* **RECORDS FOR THE EXERCISE**:
^^^^^^^^^^^^^^^^

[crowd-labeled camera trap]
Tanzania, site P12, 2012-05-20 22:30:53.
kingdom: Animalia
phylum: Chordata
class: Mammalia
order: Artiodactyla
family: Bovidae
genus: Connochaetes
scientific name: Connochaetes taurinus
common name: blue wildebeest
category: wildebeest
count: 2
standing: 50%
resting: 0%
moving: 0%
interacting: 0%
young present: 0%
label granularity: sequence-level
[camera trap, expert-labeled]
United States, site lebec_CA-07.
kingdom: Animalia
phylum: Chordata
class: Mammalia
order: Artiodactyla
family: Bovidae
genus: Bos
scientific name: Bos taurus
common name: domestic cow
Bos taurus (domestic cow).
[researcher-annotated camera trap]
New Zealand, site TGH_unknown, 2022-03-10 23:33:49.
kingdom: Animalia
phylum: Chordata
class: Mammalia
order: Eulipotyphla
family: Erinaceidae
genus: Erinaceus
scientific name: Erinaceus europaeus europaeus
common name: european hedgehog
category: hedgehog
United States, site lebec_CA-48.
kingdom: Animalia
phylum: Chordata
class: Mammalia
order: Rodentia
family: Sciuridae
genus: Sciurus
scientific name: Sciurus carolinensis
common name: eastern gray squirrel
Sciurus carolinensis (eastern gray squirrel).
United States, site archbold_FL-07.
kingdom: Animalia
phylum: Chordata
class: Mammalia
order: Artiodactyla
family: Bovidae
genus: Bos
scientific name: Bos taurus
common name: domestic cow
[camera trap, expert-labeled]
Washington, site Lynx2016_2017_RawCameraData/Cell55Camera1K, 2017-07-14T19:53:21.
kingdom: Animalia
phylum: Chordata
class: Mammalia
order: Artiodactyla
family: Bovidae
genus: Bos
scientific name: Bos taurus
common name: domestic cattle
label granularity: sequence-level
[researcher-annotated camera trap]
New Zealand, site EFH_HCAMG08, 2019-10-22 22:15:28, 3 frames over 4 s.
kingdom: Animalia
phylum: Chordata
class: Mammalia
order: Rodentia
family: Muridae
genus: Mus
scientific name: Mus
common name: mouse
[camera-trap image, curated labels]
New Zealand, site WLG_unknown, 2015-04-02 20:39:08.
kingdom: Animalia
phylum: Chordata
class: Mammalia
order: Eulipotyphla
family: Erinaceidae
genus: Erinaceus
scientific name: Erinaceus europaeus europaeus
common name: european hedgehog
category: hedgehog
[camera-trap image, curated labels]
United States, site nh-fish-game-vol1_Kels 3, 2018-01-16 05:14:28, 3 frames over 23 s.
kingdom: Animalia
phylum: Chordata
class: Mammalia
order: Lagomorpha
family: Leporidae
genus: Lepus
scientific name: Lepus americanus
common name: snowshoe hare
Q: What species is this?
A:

^^^^^^^^^^^^^^^^

* **TASK TO COMPLETE**: Print every record exactly as written.

* **OUTPUT BELOW**:
[crowd-labeled camera trap]
Tanzania, site P12, 2012-05-20 22:30:53.
kingdom: Animalia
phylum: Chordata
class: Mammalia
order: Artiodactyla
family: Bovidae
genus: Connochaetes
scientific name: Connochaetes taurinus
common name: blue wildebeest
category: wildebeest
count: 2
standing: 50%
resting: 0%
moving: 0%
interacting: 0%
young present: 0%
label granularity: sequence-level
[camera trap, expert-labeled]
United States, site lebec_CA-07.
kingdom: Animalia
phylum: Chordata
class: Mammalia
order: Artiodactyla
family: Bovidae
genus: Bos
scientific name: Bos taurus
common name: domestic cow
Bos taurus (domestic cow).
[researcher-annotated camera trap]
New Zealand, site TGH_unknown, 2022-03-10 23:33:49.
kingdom: Animalia
phylum: Chordata
class: Mammalia
order: Eulipotyphla
family: Erinaceidae
genus: Erinaceus
scientific name: Erinaceus europaeus europaeus
common name: european hedgehog
category: hedgehog
United States, site lebec_CA-48.
kingdom: Animalia
phylum: Chordata
class: Mammalia
order: Rodentia
family: Sciuridae
genus: Sciurus
scientific name: Sciurus carolinensis
common name: eastern gray squirrel
Sciurus carolinensis (eastern gray squirrel).
United States, site archbold_FL-07.
kingdom: Animalia
phylum: Chordata
class: Mammalia
order: Artiodactyla
family: Bovidae
genus: Bos
scientific name: Bos taurus
common name: domestic cow
[camera trap, expert-labeled]
Washington, site Lynx2016_2017_RawCameraData/Cell55Camera1K, 2017-07-14T19:53:21.
kingdom: Animalia
phylum: Chordata
class: Mammalia
order: Artiodactyla
family: Bovidae
genus: Bos
scientific name: Bos taurus
common name: domestic cattle
label granularity: sequence-level
[researcher-annotated camera trap]
New Zealand, site EFH_HCAMG08, 2019-10-22 22:15:28, 3 frames over 4 s.
kingdom: Animalia
phylum: Chordata
class: Mammalia
order: Rodentia
family: Muridae
genus: Mus
scientific name: Mus
common name: mouse
[camera-trap image, curated labels]
New Zealand, site WLG_unknown, 2015-04-02 20:39:08.
kingdom: Animalia
phylum: Chordata
class: Mammalia
order: Eulipotyphla
family: Erinaceidae
genus: Erinaceus
scientific name: Erinaceus europaeus europaeus
common name: european hedgehog
category: hedgehog
[camera-trap image, curated labels]
United States, site nh-fish-game-vol1_Kels 3, 2018-01-16 05:14:28, 3 frames over 23 s.
kingdom: Animalia
phylum: Chordata
class: Mammalia
order: Lagomorpha
family: Leporidae
genus: Lepus
scientific name: Lepus americanus
common name: snowshoe hare
Q: What species is this?
A:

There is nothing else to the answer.